PUERTO DE MONTEVIDEO

Revocan sentencia contra ANP por daños y perjuicios

La había denunciado Montecon tras perder un permiso otorgado.

La ANP entiende que contar con una draga propia le permitirá muchos ahorros. Foto: D. Borrelli.
Foto: Darwin Borrelli

Un capítulo de la denominada "guerra del puerto" entre los principales operadores de la terminal capitalina y que también involucró a la Administración Nacional de Puertos (ANP) tuvo un giro cuando el Tribunal de Apelaciones revocó un fallo que obligaba al Estado a resarcir a la empresa Montecon por daños y perjuicios.

El enfrentamiento en cuestión (con la ANP como tercero en discordia) es entre la firma belga Katoen Natie, que es accionista mayoritaria de Terminal Cuenca del Plata (TCP) —el Estado uruguayo tiene el 20%— que cuenta con la única terminal especializada de contenedores del puerto, y Montecon que es la principal competidora (opera en los muelles públicos).

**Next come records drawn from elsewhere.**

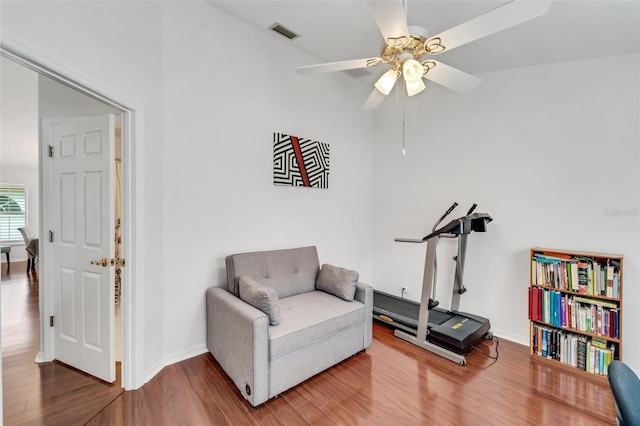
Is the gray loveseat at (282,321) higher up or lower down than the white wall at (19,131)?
lower down

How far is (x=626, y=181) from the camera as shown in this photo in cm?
237

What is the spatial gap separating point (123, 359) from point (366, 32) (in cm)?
356

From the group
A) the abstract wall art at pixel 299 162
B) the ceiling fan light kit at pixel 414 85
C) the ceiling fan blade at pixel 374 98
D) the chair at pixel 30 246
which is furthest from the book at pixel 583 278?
the chair at pixel 30 246

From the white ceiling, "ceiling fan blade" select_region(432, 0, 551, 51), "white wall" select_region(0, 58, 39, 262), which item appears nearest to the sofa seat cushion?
"ceiling fan blade" select_region(432, 0, 551, 51)

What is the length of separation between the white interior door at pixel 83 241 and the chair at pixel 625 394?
2.89 meters

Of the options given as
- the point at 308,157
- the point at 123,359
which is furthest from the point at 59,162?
the point at 308,157

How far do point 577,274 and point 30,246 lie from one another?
28.9 feet

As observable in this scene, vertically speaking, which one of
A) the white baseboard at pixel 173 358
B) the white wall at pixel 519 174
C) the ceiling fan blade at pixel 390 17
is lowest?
the white baseboard at pixel 173 358

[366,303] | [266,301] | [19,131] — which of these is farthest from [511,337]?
[19,131]

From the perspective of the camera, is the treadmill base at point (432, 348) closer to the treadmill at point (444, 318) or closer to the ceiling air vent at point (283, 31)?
the treadmill at point (444, 318)

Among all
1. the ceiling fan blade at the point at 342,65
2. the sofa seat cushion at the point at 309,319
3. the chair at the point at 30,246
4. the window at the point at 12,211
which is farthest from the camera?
the window at the point at 12,211

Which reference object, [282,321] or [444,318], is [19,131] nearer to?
[282,321]

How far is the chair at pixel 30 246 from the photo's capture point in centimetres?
560

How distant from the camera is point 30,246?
5.64m
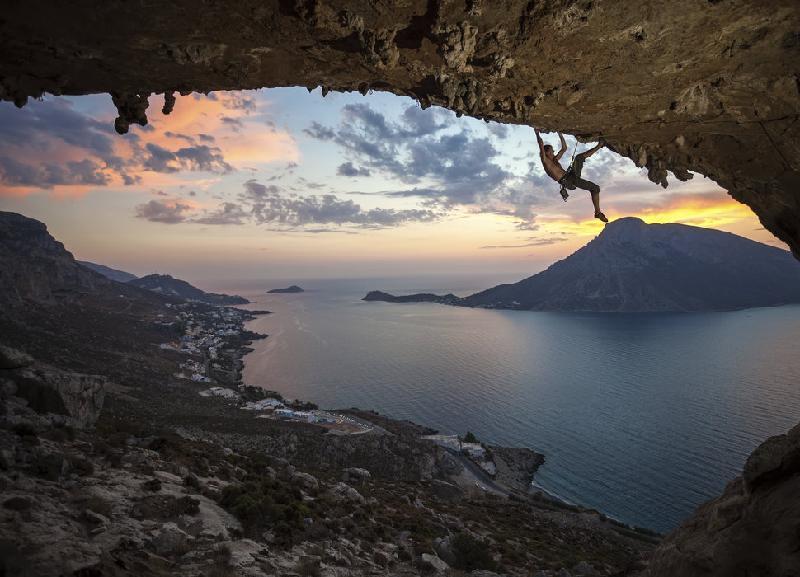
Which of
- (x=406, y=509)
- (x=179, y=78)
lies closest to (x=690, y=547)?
(x=179, y=78)

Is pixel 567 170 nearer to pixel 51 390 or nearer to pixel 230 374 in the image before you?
pixel 51 390

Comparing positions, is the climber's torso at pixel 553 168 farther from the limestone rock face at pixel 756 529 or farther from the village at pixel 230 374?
the village at pixel 230 374

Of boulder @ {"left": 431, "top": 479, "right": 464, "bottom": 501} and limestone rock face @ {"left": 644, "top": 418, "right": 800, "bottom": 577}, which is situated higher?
limestone rock face @ {"left": 644, "top": 418, "right": 800, "bottom": 577}

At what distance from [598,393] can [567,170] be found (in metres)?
90.8

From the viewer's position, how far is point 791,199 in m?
8.28

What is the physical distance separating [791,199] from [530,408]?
7724cm

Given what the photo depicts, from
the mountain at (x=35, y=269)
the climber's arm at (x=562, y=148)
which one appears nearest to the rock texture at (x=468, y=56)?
the climber's arm at (x=562, y=148)

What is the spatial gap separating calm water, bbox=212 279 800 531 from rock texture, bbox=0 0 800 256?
49921 mm

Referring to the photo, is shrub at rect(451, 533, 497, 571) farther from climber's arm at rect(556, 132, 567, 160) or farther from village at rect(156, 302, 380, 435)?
village at rect(156, 302, 380, 435)

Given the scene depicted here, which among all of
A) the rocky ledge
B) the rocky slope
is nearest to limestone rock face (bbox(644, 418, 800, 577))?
the rocky ledge

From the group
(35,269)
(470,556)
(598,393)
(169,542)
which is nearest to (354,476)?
(470,556)

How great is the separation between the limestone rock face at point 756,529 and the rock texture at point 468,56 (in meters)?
5.88

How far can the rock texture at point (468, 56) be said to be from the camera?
4812 millimetres

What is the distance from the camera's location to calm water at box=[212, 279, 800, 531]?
1998 inches
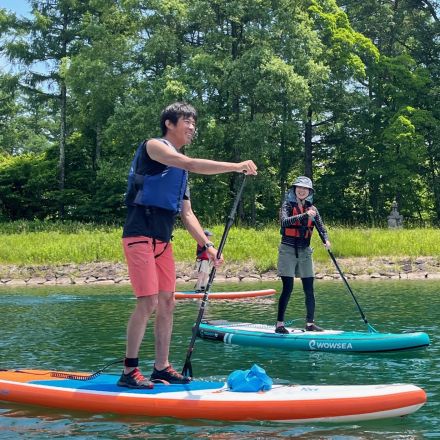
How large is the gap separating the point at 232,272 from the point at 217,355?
46.4ft

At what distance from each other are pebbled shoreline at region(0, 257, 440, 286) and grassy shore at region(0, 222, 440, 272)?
474 mm

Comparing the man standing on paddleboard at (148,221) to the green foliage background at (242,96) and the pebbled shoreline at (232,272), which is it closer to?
the pebbled shoreline at (232,272)

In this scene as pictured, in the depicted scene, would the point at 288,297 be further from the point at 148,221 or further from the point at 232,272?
the point at 232,272

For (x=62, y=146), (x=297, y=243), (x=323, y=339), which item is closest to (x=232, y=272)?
(x=297, y=243)

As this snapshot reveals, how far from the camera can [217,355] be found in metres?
8.52

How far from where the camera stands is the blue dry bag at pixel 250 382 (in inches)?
226

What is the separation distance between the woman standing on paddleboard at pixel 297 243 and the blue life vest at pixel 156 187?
3.47 m

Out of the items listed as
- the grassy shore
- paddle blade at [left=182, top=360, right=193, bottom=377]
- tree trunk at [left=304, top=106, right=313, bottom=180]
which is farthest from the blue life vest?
tree trunk at [left=304, top=106, right=313, bottom=180]

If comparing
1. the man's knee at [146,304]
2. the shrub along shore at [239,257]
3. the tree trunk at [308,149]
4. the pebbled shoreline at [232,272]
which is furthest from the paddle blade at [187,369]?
the tree trunk at [308,149]

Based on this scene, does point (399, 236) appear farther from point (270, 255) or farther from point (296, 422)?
point (296, 422)

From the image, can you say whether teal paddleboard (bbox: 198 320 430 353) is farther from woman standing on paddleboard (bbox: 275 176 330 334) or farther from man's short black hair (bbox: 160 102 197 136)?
man's short black hair (bbox: 160 102 197 136)

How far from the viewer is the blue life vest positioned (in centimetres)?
587

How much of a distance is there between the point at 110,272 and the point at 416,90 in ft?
81.5

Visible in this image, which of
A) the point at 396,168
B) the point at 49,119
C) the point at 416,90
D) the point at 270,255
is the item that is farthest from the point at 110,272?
the point at 49,119
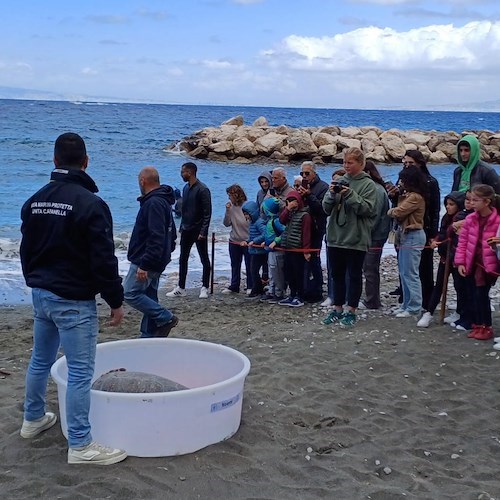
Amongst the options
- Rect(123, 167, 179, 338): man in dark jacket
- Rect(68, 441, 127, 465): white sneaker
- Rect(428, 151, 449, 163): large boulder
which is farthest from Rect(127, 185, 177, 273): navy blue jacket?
Rect(428, 151, 449, 163): large boulder

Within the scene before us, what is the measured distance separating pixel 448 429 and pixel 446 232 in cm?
309

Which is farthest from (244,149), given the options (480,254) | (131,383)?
(131,383)

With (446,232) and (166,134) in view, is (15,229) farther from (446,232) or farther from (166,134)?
(166,134)

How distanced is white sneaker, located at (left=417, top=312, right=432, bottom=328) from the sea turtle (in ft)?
11.8

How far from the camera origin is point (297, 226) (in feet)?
28.2

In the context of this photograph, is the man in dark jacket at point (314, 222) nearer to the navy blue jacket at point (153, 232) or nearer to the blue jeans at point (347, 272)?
the blue jeans at point (347, 272)

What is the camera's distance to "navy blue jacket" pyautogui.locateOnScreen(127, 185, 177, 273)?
5.98 m

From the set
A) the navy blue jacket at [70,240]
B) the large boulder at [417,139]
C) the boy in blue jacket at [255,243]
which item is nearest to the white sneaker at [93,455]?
the navy blue jacket at [70,240]

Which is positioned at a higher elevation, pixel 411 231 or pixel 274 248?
pixel 411 231

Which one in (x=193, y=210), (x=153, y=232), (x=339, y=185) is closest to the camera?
(x=153, y=232)

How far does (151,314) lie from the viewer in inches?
253

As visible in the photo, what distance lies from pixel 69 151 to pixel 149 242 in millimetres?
2023

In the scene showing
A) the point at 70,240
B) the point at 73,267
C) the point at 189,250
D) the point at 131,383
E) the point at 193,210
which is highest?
the point at 70,240

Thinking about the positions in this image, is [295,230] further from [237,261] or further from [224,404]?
[224,404]
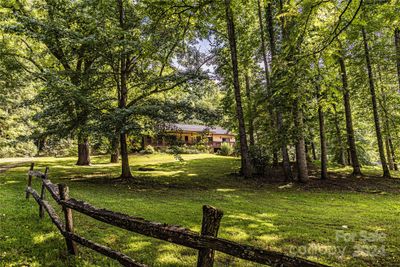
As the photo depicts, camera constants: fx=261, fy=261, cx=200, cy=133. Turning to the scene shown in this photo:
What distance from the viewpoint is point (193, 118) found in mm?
14430

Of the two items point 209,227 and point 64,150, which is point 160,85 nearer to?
point 209,227

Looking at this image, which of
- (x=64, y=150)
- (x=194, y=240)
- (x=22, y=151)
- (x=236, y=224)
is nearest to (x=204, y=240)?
(x=194, y=240)

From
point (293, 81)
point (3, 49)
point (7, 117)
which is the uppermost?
point (3, 49)

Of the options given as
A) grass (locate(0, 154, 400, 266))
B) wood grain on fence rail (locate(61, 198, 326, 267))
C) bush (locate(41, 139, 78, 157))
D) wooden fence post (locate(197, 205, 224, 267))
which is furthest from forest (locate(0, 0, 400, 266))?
bush (locate(41, 139, 78, 157))

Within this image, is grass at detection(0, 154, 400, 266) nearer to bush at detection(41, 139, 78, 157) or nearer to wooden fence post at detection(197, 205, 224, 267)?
wooden fence post at detection(197, 205, 224, 267)

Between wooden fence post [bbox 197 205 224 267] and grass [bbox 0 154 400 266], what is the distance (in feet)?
6.69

Todo comenzó en julio de 2015 cuando la ANP autorizó a Montecon que instalara pasarelas para tomas eléctricas de contenedores refrigerados en las áreas públicas de la terminal montevideana. Iniciaron las obras pero Katoen protestó, ya que entendía se favorecía a su competidora al permitirle brindar un servicio sin previa licitación. Eso llevó a que en diciembre de aquel año la ANP revocara el permiso y llamara a un proceso competitivo, aparte de destituir al gerente general Néstor Fernández por lo ocurrido.

En 2016 Montecon demandó a la ANP en la Justicia civil por los perjuicios económicos y comerciales que le generaron estos hechos, ya que adujo invirtió unos US$ 800.000 y al momento de la revocación del permiso había efectuado el 90% de la obra. En septiembre de 2017 el juez letrado de primera instancia, Gabriel Ohanian, resolvió aceptar parcialmente la demanda y condenó a la ANP a pagar US$ 838.354 a valores de hoy —una parte en pesos, otra en dólares y otra en euros.

Tras esto, la autoridad portuaria interpuso un recurso de apelación donde expresó que "si bien la ANP tomó una resolución que luego debió modificar, ello no la hace responsable por el pago al que fue condenada, en la medida en que esa enorme inversión fue una decisión exclusiva de la empresa".

En el documento judicial —al que accedió El País— la ANP sostiene que "no quería tal tecnología (las tomas eléctricas para refrigerado)", y que Montecon propuso su instalación por la "mejora sustantiva en seguridad laboral y eficiencia del servicio, reclamando su derecho a prestarlo".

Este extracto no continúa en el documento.